Le samedi 20 janvier 2018, plusieurs citoyens et des membres de la société civile et politique ont participé à une manifestation devant le siège du gouvernorat de Sidi Bouzid. Une marche pacifique de protestation a été organisée pour réclamer la libération du militant Kais Bouazizi, arrêté depuis une semaine. Kais Bouazizi a été l’un des organisateurs des manifestations qui ont éclaté à Sidi Bouzid dans le cadre de la contestation sociale déclenchée contre la loi de finances de 2018. Il n’a cessé d’appeler les autorités à écouter les jeunes marginalisés et dont les seules revendications s’articulent autour du développement.
La famille de l’activiste arrêté et un certain nombre de ses amis ont confirmé que sa détention était abusive. Ils ont accusé les autorités de faire taire les militants comme Bouazizi, alors que la constitution tunisienne de 2014 garantit la liberté d’expression. Selon son article 31 : « la liberté d’opinion, de pensée, d’expression, d’information et de publication doit être garantie. Aucun contrôle préalable ne peut être exercé sur ces libertés ».
Ces dernières années, Kais Bouazizi a été détenu à plusieurs reprises par les autorités tunisiennes, la plupart étaient sous le régime de la troïka. Les organisations de défense des droits humains ont déjà accusé les forces de sécurité de torture à l’égard de l’activiste. Il a été libéré à l’époque sous la pression des parlementaires et des associations de la société civile.
Le 23 janvier 2018, la défense de Bouazizi, composé de plus de vingt avocats, a tenu ferme contre la proposition du juge de ne retenir que quatre avocats pour les plaidoiries, ce qui a conduit le juge à reporter la procédure à la dernière session. La solidarité s’est également exprimée en dehors des murs du tribunal, avec un rassemblement qui a commencé dès 9h du matin en présence de la famille et des amis de Kais et d’un certain nombre de jeunes de la ville de Sidi Bouzid et de nombreux représentants de la société civile et d’organisations de défense des droits humains. Plus tard, Kais Bouazizi a été finalement libéré. Son frère Zied a déclaré à Access Now: « Je pense que le dernier droit restant dans cette révolution ‘’volée’’ est d’exprimer librement nos pensées. Je considère être détenu ou arrêté tout en défendant ce droit comme une affirmation de dignité. C’est pourquoi nous devons continuer à nous battre parce que le chemin pour atteindre la liberté d’expression est encore très loin. »

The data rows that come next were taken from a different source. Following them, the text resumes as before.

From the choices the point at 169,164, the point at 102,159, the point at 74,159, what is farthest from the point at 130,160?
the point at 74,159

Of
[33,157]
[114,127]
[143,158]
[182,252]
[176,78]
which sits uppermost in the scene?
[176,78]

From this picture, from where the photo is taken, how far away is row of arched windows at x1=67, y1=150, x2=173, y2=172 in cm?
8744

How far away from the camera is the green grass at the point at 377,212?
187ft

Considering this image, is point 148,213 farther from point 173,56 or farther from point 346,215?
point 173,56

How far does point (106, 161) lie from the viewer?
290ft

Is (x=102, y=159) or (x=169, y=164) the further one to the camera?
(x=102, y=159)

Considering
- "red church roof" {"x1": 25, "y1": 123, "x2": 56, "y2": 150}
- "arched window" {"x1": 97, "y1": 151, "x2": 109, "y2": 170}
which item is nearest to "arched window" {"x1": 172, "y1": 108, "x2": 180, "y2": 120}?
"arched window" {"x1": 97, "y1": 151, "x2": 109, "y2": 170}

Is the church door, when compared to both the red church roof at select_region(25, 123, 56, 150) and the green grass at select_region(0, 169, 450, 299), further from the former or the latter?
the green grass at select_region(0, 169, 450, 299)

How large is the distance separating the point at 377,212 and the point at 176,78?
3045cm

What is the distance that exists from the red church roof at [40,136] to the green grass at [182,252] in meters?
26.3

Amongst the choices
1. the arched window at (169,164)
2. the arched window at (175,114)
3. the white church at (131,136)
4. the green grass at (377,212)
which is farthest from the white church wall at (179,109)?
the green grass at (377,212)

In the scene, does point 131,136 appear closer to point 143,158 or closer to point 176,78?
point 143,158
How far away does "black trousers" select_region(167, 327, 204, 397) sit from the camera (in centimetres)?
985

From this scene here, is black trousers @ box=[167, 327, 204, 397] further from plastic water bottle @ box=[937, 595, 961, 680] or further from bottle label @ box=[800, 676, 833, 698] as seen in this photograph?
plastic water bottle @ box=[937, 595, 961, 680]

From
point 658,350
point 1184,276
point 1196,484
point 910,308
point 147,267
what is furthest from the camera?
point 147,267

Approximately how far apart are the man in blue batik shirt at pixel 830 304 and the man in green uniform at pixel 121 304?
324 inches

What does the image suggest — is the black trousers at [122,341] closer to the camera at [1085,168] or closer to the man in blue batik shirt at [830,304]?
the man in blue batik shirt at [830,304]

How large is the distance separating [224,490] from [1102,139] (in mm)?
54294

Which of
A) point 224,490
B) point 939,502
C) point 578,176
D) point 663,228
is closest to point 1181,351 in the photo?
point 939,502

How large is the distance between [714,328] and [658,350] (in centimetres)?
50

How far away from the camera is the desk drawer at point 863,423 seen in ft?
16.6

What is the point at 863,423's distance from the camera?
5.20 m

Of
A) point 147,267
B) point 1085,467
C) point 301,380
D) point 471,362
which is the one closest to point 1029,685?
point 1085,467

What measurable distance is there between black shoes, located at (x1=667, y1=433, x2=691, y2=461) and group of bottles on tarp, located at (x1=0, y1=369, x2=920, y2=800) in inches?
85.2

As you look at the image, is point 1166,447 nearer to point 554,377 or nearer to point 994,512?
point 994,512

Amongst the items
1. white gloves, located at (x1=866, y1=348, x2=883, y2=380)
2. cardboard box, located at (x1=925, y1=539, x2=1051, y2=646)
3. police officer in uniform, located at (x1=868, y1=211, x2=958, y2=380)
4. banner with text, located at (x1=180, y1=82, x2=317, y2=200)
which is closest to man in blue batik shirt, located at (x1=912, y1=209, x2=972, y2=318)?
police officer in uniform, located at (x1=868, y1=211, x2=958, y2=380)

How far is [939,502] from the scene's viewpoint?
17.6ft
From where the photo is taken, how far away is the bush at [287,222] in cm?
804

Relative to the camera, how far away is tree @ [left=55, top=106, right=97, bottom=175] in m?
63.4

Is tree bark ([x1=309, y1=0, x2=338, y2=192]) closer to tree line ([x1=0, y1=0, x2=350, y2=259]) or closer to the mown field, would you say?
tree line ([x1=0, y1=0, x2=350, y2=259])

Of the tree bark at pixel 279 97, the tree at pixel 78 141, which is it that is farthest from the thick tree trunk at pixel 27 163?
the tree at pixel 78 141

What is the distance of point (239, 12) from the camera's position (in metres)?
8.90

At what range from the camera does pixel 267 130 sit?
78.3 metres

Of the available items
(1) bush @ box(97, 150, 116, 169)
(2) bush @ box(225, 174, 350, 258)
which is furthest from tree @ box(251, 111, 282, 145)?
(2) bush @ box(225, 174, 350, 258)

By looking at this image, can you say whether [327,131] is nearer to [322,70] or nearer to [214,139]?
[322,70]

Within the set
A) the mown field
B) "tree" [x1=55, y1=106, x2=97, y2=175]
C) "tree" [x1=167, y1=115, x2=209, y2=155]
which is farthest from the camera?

Access Now est soulagé par la libération de Kais Bouazizi, mais nous sommes profondément préoccupés par son arrestation en premier lieu, qui semble avoir été motivée par la publication de contenu parfaitement licite sur Facebook. Nous encourageons les efforts de la société civile et des avocats à prêter attention à ce genre de violations des droits fondamentaux et à continuer à se mobiliser pour faire savoir aux autorités que ces actes sont inacceptables. La liberté d’expression est un droit fondamental et tout citoyen devrait pouvoir en profiter et le pratiquer pleinement – en ligne et hors ligne – sans craindre d’arrestations telles que celle de Kais Bouazizi.